Sunday, January 6, 2019

Let’s Talk About Taxes, What’s Fair?

There is no such thing as a "fair" tax. For any system of taxation you can contrive, I (or another) can show how it's "unfair" to some person or group. Therefore, I never discuss taxes in the context of fair/unfair (e.g. "fair-share"). There simply is no such thing, so it's a futile discussion.

The only useful context for discussion taxation is workability. Specifically, a workable taxation system is one that provides sufficient revenue to provide the agreed upon services, while minimizing the impact/burden on each individual.

By impact/burden, I mean it the effect on the ability of the individual to live with the "socially agreed upon" minimal necessities of life IN THAT SOCIETY, AND minimizing the impact/limit on his ability to better his situation via education, work, and/or investment.

Thus, if a person makes at or less than the minimum required for necessities in a society, ANY taxes on him are a very heavy burden, even "undue" burden. For someone who makes just a small amount more than minimum, taxes are a heavy burden as they limit his ability to better his circumstances, therefore, they should be as light as feasible, but he can reasonably be expected to pay some taxes. The greater the difference between a person's income, and the minimum necessary in that society, the lesser the impact taxes will have on his ability to improve his circumstances.

This is the fundamental principle for which progressive taxation is the system with the lowest impact/burden. Now, some will try to claim it's unfair to those who earn the most, but as Ii said, "fair" isn't a useful context for discussing taxation. However, because it's very difficult for human beings to remove "fair/unfair" from their context for consideration, I will address a couple items in the context of what is fair/unfair:

  1. It should never be considered "fair", or "just" to tax more than 50% of what a person earns (after deducting the minimum required to live in that society).
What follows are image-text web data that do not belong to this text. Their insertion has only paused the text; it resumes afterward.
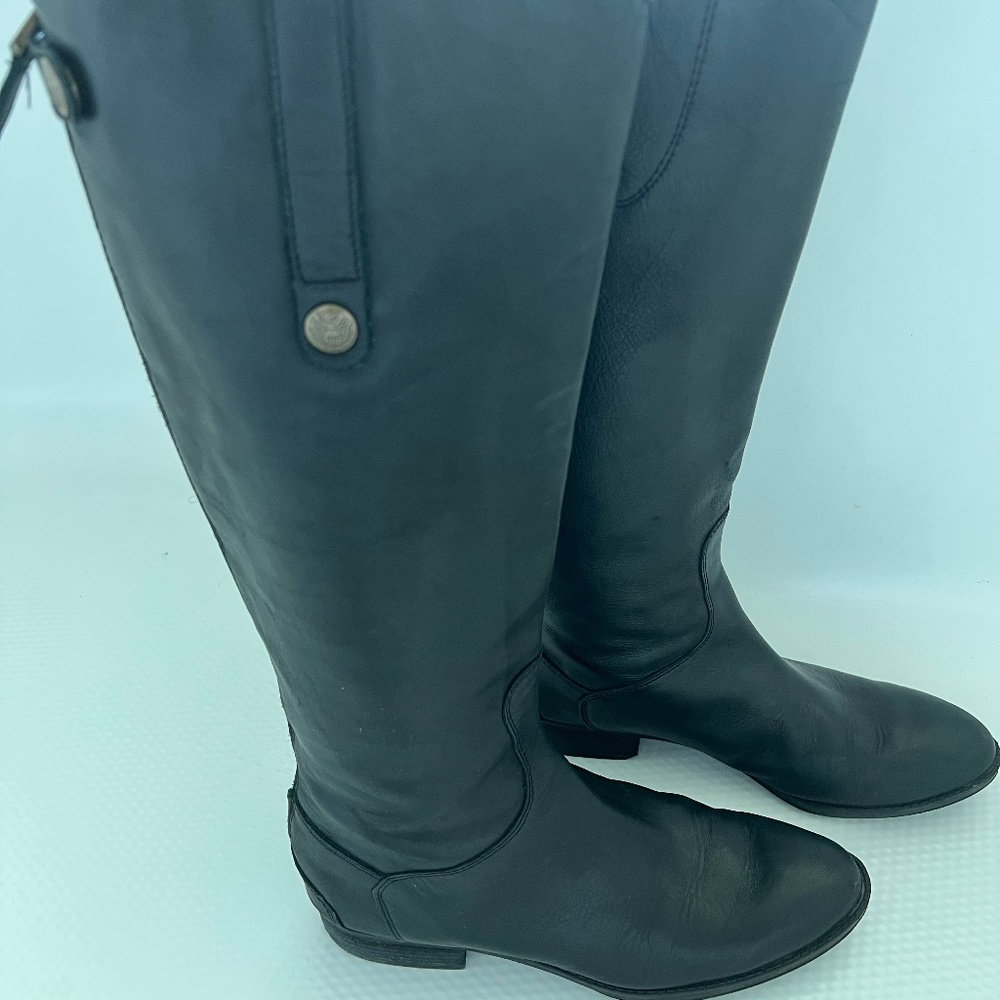 leather boots designer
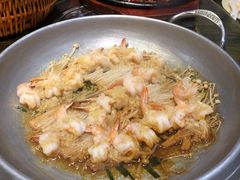 蒜蓉虾-老味道湘菜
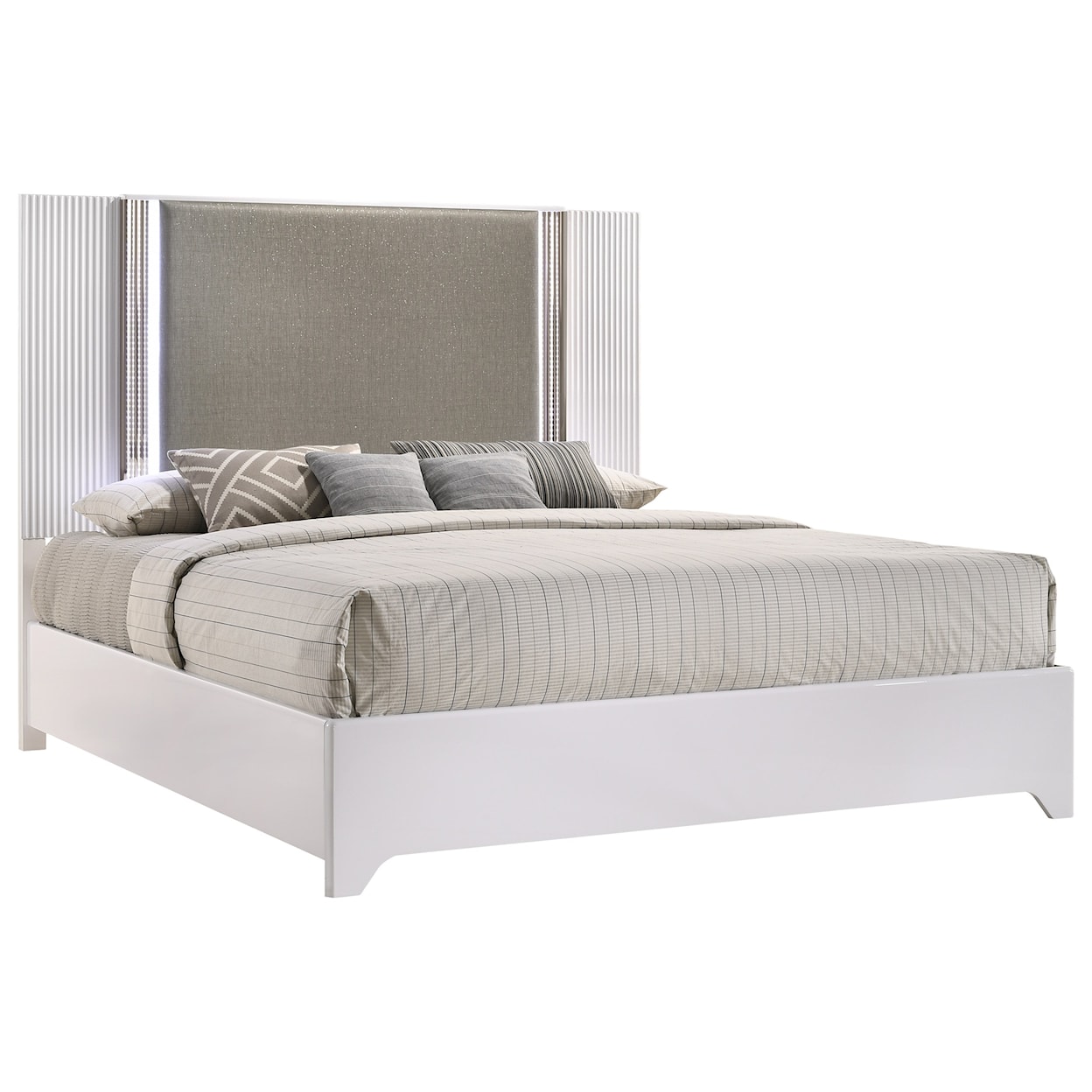 Global Furniture ASPEN Queen Bed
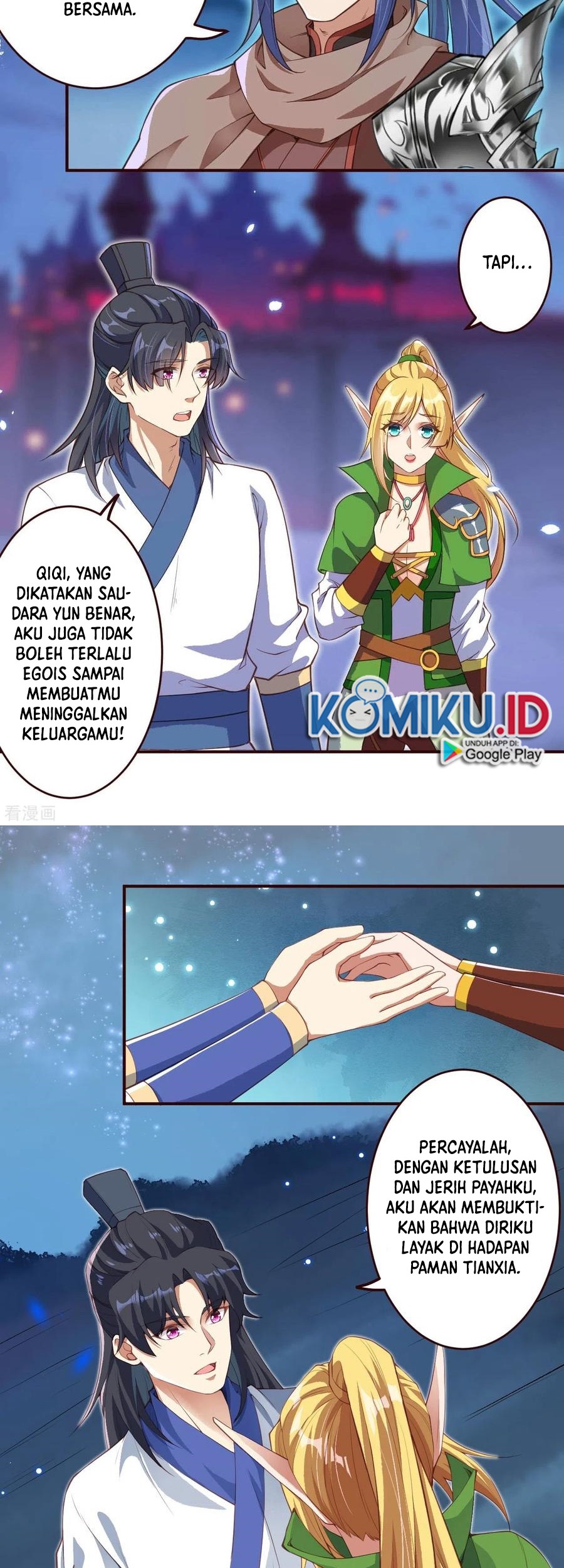 Against the Gods Chapter 320 - halaman 6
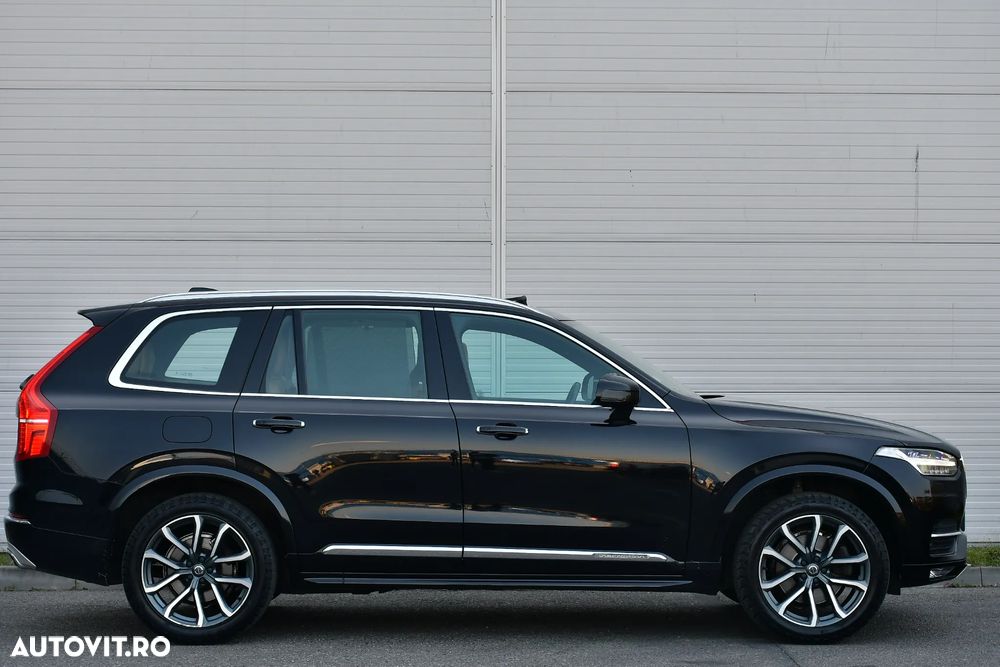 Volvo XC 90 D5 AWD Geartronic Inscription - 11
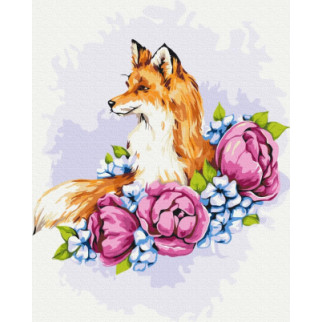 Квіткова лисиця © Anna Kulyk - Інтернет-магазин спільних покупок ToGether
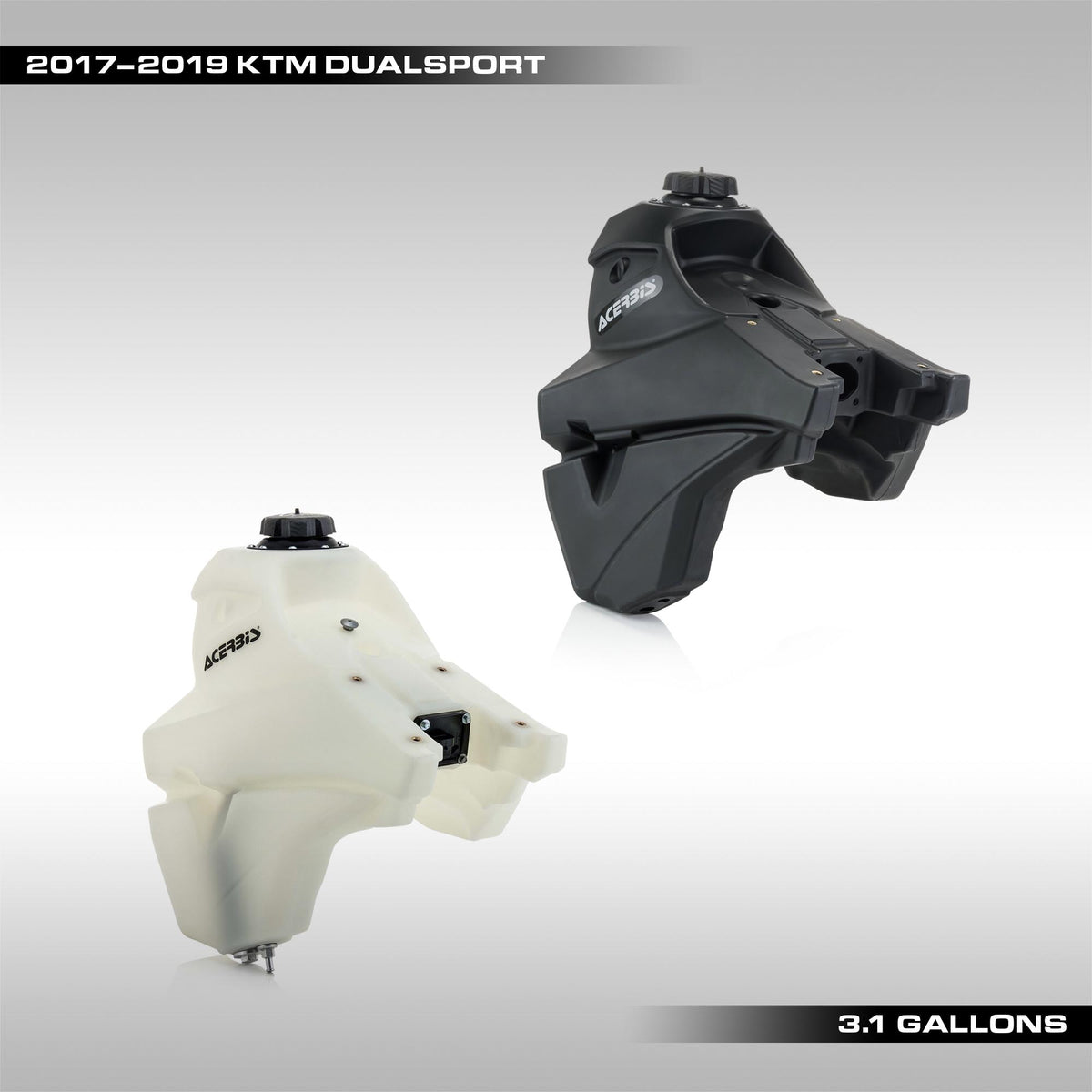 ACERBIS - 3.1 GALLON FUEL TANK - 2017–2019 KTM EXC-F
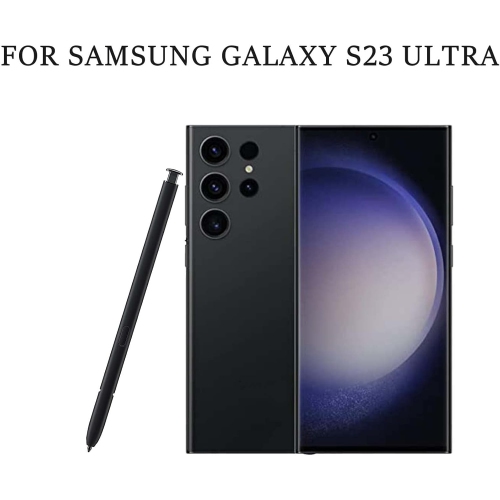 Black Galaxy S23 Ultra S Pen Stylus Pen Replacement for Samsung Galaxy S23 Ultra 5G Touch Stylus Pen S Pen Compatible with Samsung Galaxy S23 Ultra
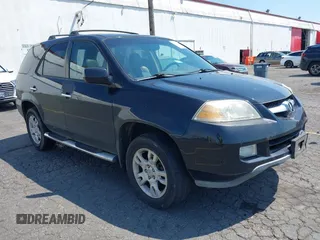 2005 Acura MDX Touring with VIN 2HNYD18965H522824, listed as a IAAI auction lot 42583414 with 210,986 mi miles and . Bid and sale history available at DreamBid. Image 1.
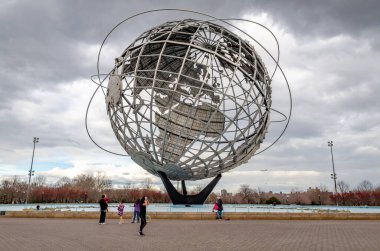 Flushing-Meadows-Park 'taki Unisphere, Queens, New York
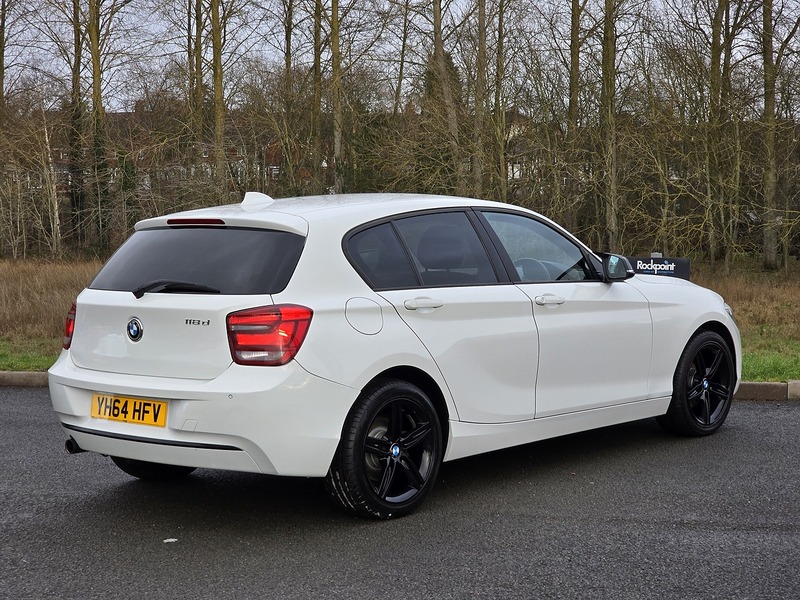 BMW 1 Series 118d Sport - U91472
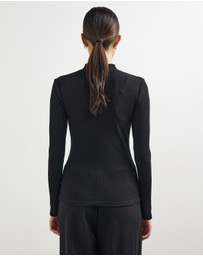 C&M CAMILLA AND MARC - Nora Rib Long Sleeve Top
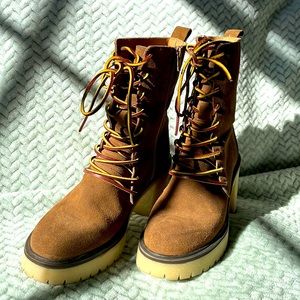 Free People Dylan Combat boots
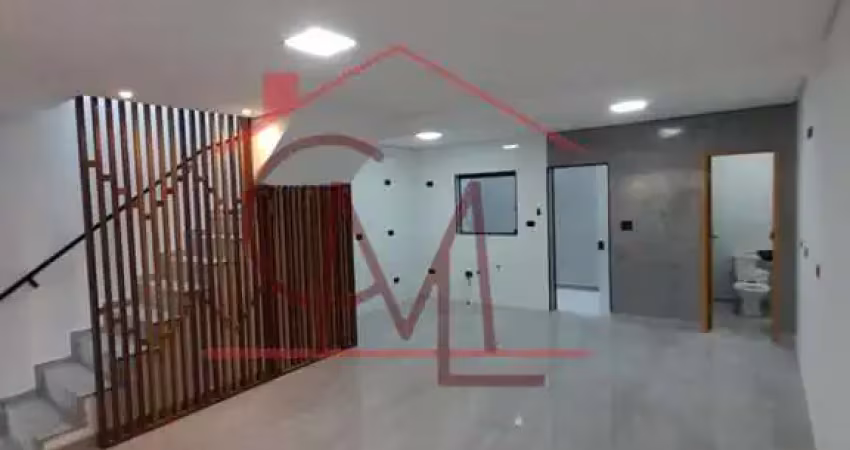 Sobrado para Venda em Santo André, JARDIM DAS MARAVILHAS, 3 dormitórios, 1 suíte, 1 banheiro, 2 vagas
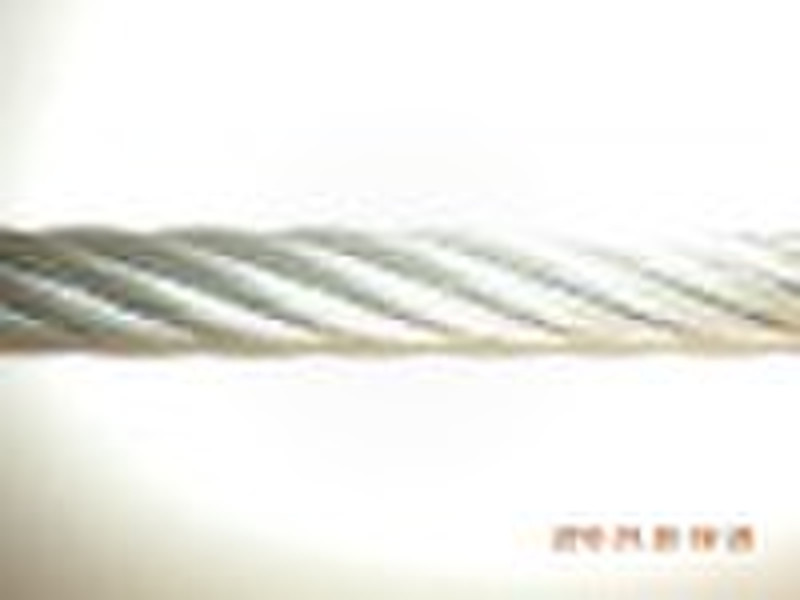 6x19 steel wire rope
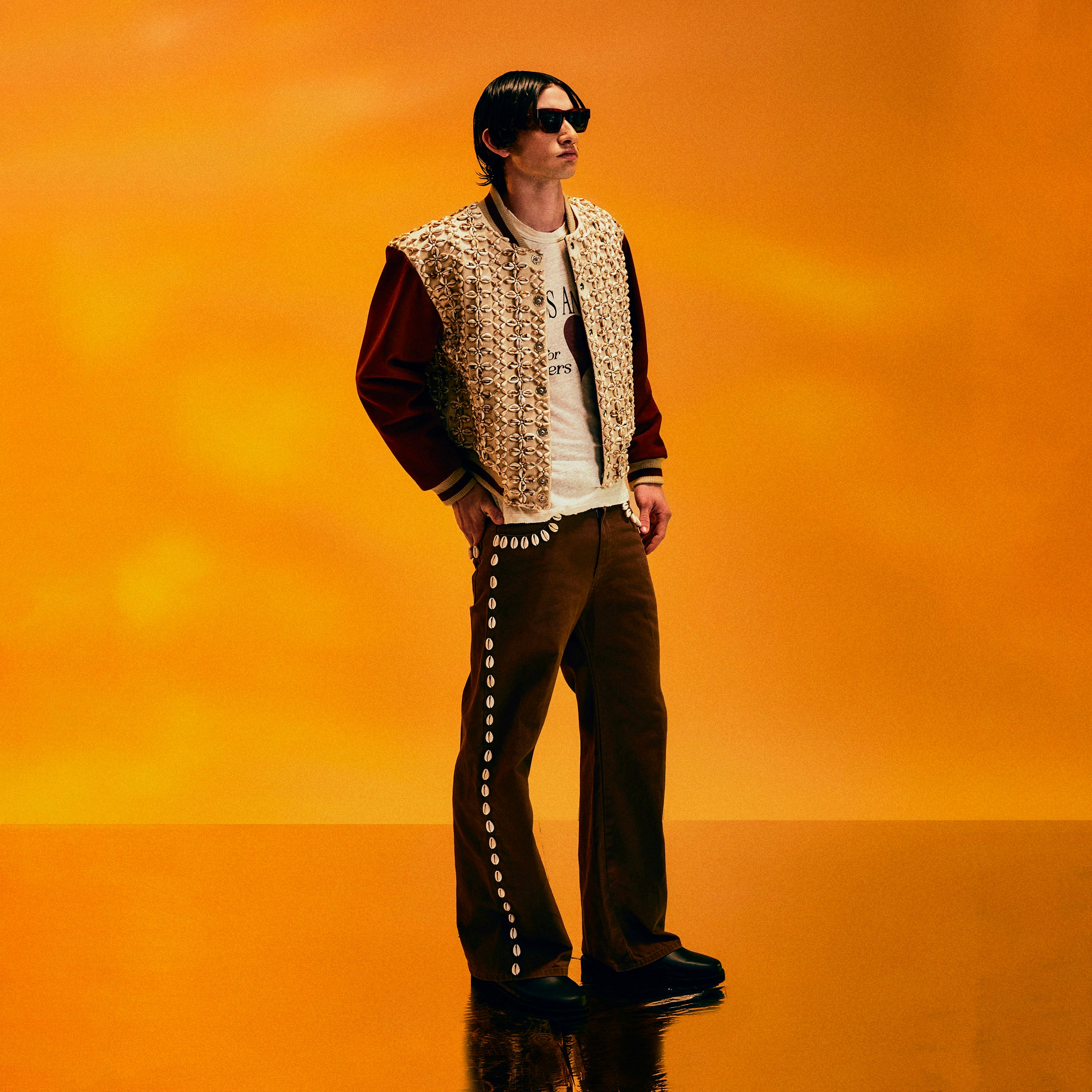 COWRIE SHELL JEANS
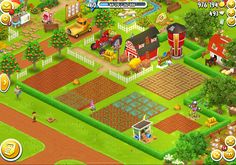 the farm town is shown in this screenshot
That is, taking more than half of a person's "discretionary" or "disposable" income as taxation should be avoided unless it's simply not possible to operate an agreed upon govt using less (e.g. it might be necessary to have a higher tax during times of war or national emergency, and then must be for as short a time as practical).
  2. To reduce a person's ability to afford luxuries is less of a burden than reducing his ability to improve his circumstance. Is it not more of a burden to take 10% from a person who has $1000 above the "minimum necessary", than taking 20% from a person with 100,000 above the minimum?
  3. Those who earn more, do so, not solely of their own labor, but in part by the freedoms afforded by the society in which they earned it, thus those who "earn" the most, have also benefited the most from the society. Is it not appropriate that those who benefit more, pay a greater share to continue the society that enables them to earn those amounts?